The Scientific Process and the Universe of Data
In order to understand the complexities underlying the issue of data access, it is necessary to first examine some of the foundations and processes of science. It is important to note that few people outside the business or practice of science are likely to be familiar with these foundations or processes. Accordingly, the first panel discussion of the workshop sought to clarify some fundamental scientific issues: What is the universe of scientific data? What is scientific publication? How are scientific claims validated? The panel, moderated by David Korn, included Steven Goodman and Douglas W. Dockery.

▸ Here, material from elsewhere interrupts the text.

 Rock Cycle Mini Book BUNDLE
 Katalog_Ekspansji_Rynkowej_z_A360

At the outset, Dr. Goodman noted that a fundamental feature of scientific claims is that they are not “binary”; that is, they are rarely proven or disproven for all time. Instead, all scientific claims fall in the category of being uncertain to various degrees. He likened these claims to “shades of gray, with truth and falsity just beyond the bounds of what we can absolutely know.” Furthermore, no particular statistical formula exists that can put a number on how certain one can be on the basis of any scientific evidence. Therefore, although specific scientific research may support the hypothesis that a particular claim is true or false, it is important to realize that the researcher’s original hypothesis is subject to revision over time.
The scientific process itself, he said, is made up of several phases, including development, execution, inference, communication, and response/revision. Fundamental to this process is an indirect and circuitous feedback loop between the final response and revision of results
and the development of new questions and new studies. Scientists assemble and weigh evidence in its totality. This weighing requires an understanding of how to assess the strength of experimental design and execution, the strength of statistical methods and results, and the importance of multiple sources of related evidence.

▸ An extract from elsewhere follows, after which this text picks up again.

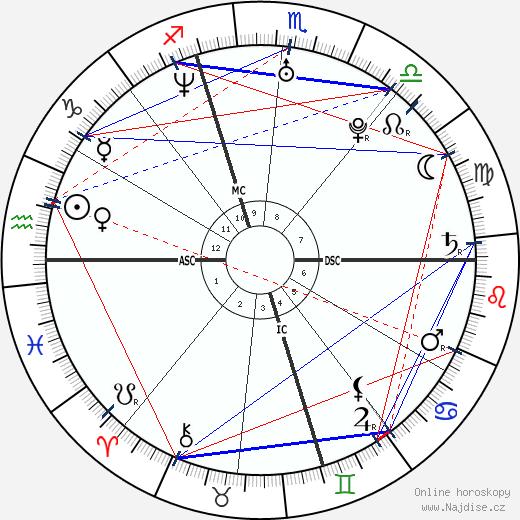 Gianluigi Buffon wikipedie wiki 2019, 2020 horoskop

What are data? One way to imagine the scientific method, said Dr. Goodman, is to visualize a single scientist toiling with a few students at the laboratory bench. Once a pertinent question has been studied, the activities, observations, calculations, and conclusions of such a scientist would be assembled, distilled, and published. Other researchers interested in the topic then would use the publication and perhaps ask for some of the scientist’s original materials to further their own studies of the topic. Bench scientists understand that if they do not report accurately and honestly their methods, results, and conclusions, their reputation within the scientific community could be jeopardized. This reality has always been a powerful force for integrity.

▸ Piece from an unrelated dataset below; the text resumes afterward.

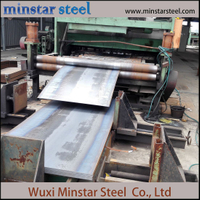 20mm Thick Mild Steel Plate Price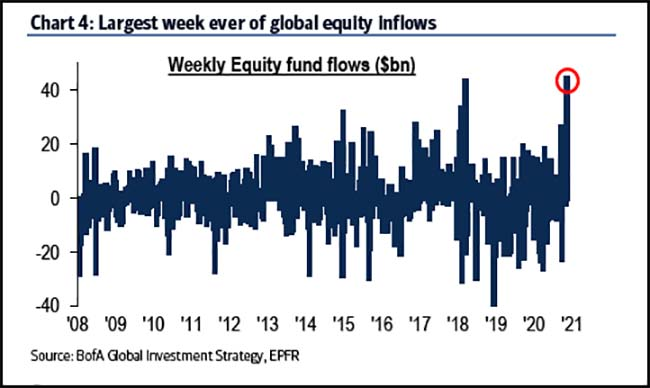 Largest week ever of global equity inflows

That information, as data, may then move through many levels during preparation of a study report: raw data, abstracted data, coded data, computerized data, cleaned or edited data, analyzable data, and, finally, analyzed data. It is important to realize that as data flows from one level to the next, researchers often have to evaluate or “clean” the particular items of data. For example, cleaned data often must be purged of “outlier” data that are interpreted as unlikely to be accurate or likely to distort the results. Only when the data are cleaned or edited are they brought into the analysis module of a statistical program and organized. This module typically is thus a very small subset of the total data, and it is organized to focus on one particular question. In complicated data sets, many questions are typically asked of the data over some years by multiple investigators. It is these analyzed data that appear in published form, highly compressed and processed, and often presented in graphs or tables. Although many choices are made in deciding which data enter the final analysis, these decisions are determined by trained scientists who have spent years understanding the limits of their methods and deciphering the particular research question.
What is peer review? One way to answer this question is by discerning what peer review is not. Peer review does not detect fraud, validate factual findings, dictate publication decisions, or substitute for the judgments of the scientific community as a whole. What it does do is provide a mechanism of independent outside advice to a journal editor about the importance of a paper’s findings, its strengths and weaknesses, and any modifications necessary to make the author’s claims match the strength of the reported evidence. Since it is those claims that are often what the
media and the lay public pay the most attention to, assessing their strengths and weaknesses is one of the main purposes of peer review.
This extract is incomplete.